◆ Work to be completed
Write out the records again, exactly, leaving none out.

◆ Recorded information
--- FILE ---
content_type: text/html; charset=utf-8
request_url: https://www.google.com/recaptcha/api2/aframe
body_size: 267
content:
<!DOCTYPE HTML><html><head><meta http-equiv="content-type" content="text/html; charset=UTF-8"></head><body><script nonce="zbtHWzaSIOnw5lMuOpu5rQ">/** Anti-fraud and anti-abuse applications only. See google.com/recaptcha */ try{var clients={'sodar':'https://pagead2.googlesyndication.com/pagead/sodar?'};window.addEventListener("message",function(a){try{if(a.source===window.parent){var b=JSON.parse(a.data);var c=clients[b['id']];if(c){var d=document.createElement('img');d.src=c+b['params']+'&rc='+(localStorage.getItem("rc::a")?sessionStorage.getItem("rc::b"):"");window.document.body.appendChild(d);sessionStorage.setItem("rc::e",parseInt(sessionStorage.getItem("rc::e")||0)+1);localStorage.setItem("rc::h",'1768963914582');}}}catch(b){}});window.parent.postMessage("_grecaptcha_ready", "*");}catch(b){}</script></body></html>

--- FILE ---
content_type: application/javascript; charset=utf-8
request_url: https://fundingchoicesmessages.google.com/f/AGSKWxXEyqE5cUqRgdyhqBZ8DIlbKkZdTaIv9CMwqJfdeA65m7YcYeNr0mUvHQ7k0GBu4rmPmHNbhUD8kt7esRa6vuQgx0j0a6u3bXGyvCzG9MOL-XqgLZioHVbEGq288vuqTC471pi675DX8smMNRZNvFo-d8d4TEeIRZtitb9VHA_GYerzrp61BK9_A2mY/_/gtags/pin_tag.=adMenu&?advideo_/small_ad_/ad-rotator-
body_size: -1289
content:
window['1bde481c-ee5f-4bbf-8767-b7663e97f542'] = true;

◆ Written response
--- FILE ---
content_type: text/html; charset=utf-8
request_url: https://www.google.com/recaptcha/api2/aframe
body_size: 267
content:
<!DOCTYPE HTML><html><head><meta http-equiv="content-type" content="text/html; charset=UTF-8"></head><body><script nonce="zbtHWzaSIOnw5lMuOpu5rQ">/** Anti-fraud and anti-abuse applications only. See google.com/recaptcha */ try{var clients={'sodar':'https://pagead2.googlesyndication.com/pagead/sodar?'};window.addEventListener("message",function(a){try{if(a.source===window.parent){var b=JSON.parse(a.data);var c=clients[b['id']];if(c){var d=document.createElement('img');d.src=c+b['params']+'&rc='+(localStorage.getItem("rc::a")?sessionStorage.getItem("rc::b"):"");window.document.body.appendChild(d);sessionStorage.setItem("rc::e",parseInt(sessionStorage.getItem("rc::e")||0)+1);localStorage.setItem("rc::h",'1768963914582');}}}catch(b){}});window.parent.postMessage("_grecaptcha_ready", "*");}catch(b){}</script></body></html>

--- FILE ---
content_type: application/javascript; charset=utf-8
request_url: https://fundingchoicesmessages.google.com/f/AGSKWxXEyqE5cUqRgdyhqBZ8DIlbKkZdTaIv9CMwqJfdeA65m7YcYeNr0mUvHQ7k0GBu4rmPmHNbhUD8kt7esRa6vuQgx0j0a6u3bXGyvCzG9MOL-XqgLZioHVbEGq288vuqTC471pi675DX8smMNRZNvFo-d8d4TEeIRZtitb9VHA_GYerzrp61BK9_A2mY/_/gtags/pin_tag.=adMenu&?advideo_/small_ad_/ad-rotator-
body_size: -1289
content:
window['1bde481c-ee5f-4bbf-8767-b7663e97f542'] = true;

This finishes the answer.